Publicité trompeuse Lidl condamné à verser la somme record de 43 millions d’euros à Intermarché
Par un arrêt retentissant du 4 juillet 2025, la Cour d’appel de Paris a sanctionné lourdement l’enseigne allemande pour ses pratiques commerciales déloyales. Au cœur du litige : des promotions télévisées alléchantes mais indisponibles en magasin. Une décision qui redéfinit les règles de la guerre des prix.

Le détail surprenant du logo Lidl qui captive les réseaux sociaux
C’est un séisme dont l’onde de choc va faire trembler les rayons de la grande distribution française. Ce 4 juillet, la Cour d’appel de Paris a sifflé la fin de la récréation publicitaire pour Lidl, en condamnant l’enseigne de “smart discount” à verser 43 364 409 euros à son concurrent ITM Alimentaire International (Intermarché).
Bien loin des amendes symboliques habituelles, cette sanction record marque un tournant. Elle vient punir une stratégie bien rodée : inonder les écrans de télévision de spots pour des robots-cuiseurs ou de l’outillage à prix cassés, sans avoir les stocks suffisants derrière pour satisfaire la demande.
La fin du “Vite, il n’y en aura pas pour tout le monde”
L’affaire remonte à la période 2017-2023. Durant ces années, Lidl a opéré une mutation spectaculaire, passant du hard-discount austère à une image plus qualitative, portée par une présence massive à la télévision (374 spots incriminés).
Le problème ? La loi française (décret de 1992) impose qu’une publicité télévisée s’appuie sur une offre disponible dans tous les magasins participants pendant 15 semaines. Or, l’enquête a révélé que Lidl contournait cette règle : les produits n’étaient disponibles que quelques jours dans la majorité du réseau, créant un sentiment d’urgence artificiel chez le consommateur.
Pour sa défense, l’enseigne allemande argüait que des bandeaux défilants (disclaimers) renvoyaient vers son site internet pour connaître les stocks réels. Un argument balayé par les juges, s’appuyant sur des sondages accablants : un téléspectateur sur deux ne voyait même pas ces mentions. Pour la Cour, la tromperie est caractérisée.
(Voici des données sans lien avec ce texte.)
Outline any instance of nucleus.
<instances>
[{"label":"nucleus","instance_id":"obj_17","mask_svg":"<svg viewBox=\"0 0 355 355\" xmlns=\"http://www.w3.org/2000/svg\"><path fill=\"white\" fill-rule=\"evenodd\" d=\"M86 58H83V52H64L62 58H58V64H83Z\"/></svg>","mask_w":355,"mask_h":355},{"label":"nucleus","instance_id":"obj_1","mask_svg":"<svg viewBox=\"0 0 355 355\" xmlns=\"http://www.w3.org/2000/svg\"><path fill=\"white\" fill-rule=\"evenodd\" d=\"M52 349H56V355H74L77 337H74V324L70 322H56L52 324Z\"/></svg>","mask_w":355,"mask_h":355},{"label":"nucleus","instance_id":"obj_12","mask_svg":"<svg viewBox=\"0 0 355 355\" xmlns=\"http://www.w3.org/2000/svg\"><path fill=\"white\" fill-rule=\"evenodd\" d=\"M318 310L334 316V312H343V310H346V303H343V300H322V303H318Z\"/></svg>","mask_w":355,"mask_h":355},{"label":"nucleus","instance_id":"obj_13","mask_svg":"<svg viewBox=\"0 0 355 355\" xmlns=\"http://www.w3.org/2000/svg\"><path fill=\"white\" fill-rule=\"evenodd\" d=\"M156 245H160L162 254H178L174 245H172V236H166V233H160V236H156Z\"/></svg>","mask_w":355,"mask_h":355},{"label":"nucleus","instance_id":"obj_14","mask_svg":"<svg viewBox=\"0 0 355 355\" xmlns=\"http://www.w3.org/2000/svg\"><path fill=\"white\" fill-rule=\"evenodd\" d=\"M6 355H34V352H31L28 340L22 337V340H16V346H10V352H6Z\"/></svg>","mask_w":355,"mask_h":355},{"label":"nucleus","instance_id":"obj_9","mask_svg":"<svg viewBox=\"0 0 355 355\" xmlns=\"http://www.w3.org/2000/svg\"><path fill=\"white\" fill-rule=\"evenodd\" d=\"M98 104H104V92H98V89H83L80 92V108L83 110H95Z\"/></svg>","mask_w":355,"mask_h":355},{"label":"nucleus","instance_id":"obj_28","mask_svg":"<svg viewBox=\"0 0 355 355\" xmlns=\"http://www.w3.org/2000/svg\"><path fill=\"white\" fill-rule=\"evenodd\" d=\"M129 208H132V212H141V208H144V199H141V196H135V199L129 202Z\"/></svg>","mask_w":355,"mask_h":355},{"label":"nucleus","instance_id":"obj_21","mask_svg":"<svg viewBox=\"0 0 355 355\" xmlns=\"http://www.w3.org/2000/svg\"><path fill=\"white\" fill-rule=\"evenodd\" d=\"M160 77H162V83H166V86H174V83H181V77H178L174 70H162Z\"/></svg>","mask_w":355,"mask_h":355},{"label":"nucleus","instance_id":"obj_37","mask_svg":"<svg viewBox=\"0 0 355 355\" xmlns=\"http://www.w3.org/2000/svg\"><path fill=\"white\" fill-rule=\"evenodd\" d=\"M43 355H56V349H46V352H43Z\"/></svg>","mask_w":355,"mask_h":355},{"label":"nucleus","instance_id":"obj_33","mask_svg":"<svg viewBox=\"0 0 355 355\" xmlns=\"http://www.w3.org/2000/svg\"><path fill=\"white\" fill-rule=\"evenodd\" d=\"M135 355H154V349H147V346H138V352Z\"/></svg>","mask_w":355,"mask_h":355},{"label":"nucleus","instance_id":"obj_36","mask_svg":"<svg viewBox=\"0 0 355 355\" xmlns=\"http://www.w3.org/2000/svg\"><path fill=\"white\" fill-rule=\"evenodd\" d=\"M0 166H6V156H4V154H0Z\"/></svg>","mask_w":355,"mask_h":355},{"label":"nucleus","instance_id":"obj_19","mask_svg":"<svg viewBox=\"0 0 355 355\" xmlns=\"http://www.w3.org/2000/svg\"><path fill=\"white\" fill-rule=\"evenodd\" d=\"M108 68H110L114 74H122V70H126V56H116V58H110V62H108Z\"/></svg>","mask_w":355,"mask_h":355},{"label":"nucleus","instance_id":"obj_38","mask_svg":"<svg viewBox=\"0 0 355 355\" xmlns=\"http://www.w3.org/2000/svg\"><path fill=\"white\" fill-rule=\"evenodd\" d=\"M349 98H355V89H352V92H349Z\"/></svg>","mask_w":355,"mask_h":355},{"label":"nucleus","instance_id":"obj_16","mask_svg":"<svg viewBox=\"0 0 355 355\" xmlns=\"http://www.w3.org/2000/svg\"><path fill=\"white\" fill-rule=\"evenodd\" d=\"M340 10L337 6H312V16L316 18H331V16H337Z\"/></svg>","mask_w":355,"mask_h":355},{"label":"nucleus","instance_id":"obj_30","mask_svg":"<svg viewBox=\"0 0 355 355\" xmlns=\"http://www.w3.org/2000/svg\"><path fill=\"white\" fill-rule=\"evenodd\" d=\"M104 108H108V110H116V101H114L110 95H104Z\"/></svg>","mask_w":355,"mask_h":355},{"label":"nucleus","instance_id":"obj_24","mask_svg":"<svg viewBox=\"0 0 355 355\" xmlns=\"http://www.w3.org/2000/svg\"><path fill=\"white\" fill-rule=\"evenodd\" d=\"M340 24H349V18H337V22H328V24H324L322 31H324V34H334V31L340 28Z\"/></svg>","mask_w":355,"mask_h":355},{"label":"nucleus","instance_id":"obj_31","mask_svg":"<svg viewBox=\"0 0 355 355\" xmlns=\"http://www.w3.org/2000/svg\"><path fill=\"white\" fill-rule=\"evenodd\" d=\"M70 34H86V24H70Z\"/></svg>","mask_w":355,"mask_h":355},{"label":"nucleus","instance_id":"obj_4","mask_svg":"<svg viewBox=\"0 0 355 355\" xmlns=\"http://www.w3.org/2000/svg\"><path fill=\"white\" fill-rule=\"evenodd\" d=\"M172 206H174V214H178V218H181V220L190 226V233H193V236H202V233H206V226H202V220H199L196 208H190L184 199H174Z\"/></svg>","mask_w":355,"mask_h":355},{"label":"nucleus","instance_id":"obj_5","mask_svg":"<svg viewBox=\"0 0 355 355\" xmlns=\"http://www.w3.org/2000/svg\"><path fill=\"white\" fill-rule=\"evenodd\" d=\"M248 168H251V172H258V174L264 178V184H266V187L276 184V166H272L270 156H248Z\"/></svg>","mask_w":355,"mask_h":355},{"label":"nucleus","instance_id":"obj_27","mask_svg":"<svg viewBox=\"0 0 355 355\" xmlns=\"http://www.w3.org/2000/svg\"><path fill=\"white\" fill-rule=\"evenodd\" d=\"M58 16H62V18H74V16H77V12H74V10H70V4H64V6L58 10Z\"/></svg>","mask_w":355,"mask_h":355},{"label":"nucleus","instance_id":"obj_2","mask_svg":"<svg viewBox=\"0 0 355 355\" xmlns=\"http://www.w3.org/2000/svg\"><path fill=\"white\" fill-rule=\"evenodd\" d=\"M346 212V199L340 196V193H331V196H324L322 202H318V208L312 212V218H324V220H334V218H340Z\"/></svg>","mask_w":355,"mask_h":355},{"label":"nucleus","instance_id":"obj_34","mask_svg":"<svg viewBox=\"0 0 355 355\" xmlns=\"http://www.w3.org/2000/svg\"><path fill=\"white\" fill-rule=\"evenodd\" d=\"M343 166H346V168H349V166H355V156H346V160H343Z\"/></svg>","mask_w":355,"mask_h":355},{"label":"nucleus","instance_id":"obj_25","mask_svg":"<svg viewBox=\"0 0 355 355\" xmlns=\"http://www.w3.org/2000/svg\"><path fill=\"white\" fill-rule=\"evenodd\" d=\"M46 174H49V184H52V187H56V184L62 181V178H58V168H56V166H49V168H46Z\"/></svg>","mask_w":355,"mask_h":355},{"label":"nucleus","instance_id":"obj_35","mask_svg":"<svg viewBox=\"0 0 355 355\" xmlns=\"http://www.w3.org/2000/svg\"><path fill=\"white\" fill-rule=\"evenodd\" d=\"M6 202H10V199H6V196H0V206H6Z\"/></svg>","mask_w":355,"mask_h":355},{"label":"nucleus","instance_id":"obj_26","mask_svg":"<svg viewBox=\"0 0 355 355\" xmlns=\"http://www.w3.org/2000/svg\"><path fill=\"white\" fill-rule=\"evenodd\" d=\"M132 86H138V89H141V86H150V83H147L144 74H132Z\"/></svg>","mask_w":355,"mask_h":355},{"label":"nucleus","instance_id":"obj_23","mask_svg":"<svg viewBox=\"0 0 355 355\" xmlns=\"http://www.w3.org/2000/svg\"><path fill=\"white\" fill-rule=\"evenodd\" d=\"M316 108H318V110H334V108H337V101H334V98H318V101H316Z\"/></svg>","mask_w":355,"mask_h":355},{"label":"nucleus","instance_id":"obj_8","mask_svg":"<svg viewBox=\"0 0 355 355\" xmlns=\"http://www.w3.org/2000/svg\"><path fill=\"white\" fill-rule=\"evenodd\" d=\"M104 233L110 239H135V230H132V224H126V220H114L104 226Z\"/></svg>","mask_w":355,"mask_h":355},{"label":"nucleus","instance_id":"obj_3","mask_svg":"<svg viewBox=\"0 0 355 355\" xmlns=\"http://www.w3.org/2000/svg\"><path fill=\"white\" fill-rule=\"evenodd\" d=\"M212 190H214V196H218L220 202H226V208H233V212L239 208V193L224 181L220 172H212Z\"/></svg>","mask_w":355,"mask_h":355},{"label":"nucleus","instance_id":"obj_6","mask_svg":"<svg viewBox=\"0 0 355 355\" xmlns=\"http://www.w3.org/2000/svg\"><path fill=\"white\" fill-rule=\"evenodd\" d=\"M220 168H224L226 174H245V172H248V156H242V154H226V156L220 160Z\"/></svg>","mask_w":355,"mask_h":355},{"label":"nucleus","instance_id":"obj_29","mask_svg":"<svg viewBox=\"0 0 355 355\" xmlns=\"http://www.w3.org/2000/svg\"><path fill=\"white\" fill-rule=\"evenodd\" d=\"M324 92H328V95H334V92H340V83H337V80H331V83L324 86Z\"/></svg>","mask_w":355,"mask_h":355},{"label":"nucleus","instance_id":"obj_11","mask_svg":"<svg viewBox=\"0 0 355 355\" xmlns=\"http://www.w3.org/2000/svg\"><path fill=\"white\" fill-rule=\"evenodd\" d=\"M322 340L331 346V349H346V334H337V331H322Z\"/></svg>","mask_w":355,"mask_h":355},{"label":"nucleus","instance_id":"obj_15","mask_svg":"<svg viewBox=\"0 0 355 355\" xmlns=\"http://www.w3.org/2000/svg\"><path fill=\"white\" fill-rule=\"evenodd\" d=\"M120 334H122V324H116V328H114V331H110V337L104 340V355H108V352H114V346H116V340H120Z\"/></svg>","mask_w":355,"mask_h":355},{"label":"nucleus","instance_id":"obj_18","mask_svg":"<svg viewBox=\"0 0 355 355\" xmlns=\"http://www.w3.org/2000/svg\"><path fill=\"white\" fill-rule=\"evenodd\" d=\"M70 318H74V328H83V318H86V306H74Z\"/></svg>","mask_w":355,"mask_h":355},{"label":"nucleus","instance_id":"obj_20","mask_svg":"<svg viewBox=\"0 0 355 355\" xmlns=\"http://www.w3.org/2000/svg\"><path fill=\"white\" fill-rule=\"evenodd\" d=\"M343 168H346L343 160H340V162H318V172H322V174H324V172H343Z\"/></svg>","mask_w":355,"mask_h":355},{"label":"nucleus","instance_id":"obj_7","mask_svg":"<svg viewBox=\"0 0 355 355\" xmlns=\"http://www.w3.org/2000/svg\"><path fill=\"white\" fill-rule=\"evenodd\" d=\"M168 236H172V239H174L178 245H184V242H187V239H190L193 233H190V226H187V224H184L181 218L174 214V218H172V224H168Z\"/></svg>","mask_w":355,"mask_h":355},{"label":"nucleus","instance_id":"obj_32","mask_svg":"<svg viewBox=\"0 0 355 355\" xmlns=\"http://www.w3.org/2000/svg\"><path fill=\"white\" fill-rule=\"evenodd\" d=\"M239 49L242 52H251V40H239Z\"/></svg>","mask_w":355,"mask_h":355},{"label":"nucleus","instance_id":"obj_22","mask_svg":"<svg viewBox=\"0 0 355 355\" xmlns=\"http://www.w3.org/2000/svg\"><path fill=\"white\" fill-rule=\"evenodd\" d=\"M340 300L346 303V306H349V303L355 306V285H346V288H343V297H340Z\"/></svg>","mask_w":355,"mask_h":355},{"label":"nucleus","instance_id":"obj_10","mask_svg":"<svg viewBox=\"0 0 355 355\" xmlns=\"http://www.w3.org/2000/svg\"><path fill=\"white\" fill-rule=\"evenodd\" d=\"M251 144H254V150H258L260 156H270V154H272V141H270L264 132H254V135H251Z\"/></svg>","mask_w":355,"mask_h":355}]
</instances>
La “Campagne Miroir” : une révolution juridique
Au-delà du montant, c’est la méthode de calcul de l’amende qui fera date. Habituellement, prouver qu’une publicité déloyale a fait perdre des clients à un concurrent est un casse-tête juridique.
Cette fois, la Cour a validé une approche novatrice proposée par Intermarché : la méthode de la « campagne miroir ». Le raisonnement est implacable : puisque Lidl a capté l’attention des consommateurs de manière illégale, le préjudice correspond au budget qu’Intermarché aurait dû dépenser en publicité pour contrer cette offensive et récupérer cette part de voix.
En monétisant ainsi l’attention volée au consommateur, les juges transforment le droit de la concurrence en une arme de dissuasion financière massive.
Carrefour en embuscade
Les conséquences sont immédiates pour Lidl. Outre l’amende, l’enseigne doit publier sa condamnation sur sa page d’accueil et ses réseaux sociaux pendant deux mois, un véritable “pilori numérique”. De plus, une épée de Damoclès plane : une interdiction de diffusion sous peine de 10 000 euros d’astreinte par jour si les stocks ne sont pas garantis.
Mais le pire est peut-être à venir. Ce jugement crée un précédent redoutable pour d’autres contentieux en cours, notamment face au groupe Carrefour, qui reproche les mêmes pratiques à son rival allemand. Avec la jurisprudence de la “campagne miroir”, la facture totale pour Lidl pourrait dépasser les 100 millions d’euros. La guerre des prix continue, mais elle se jouera désormais aussi, et surtout, dans les prétoires.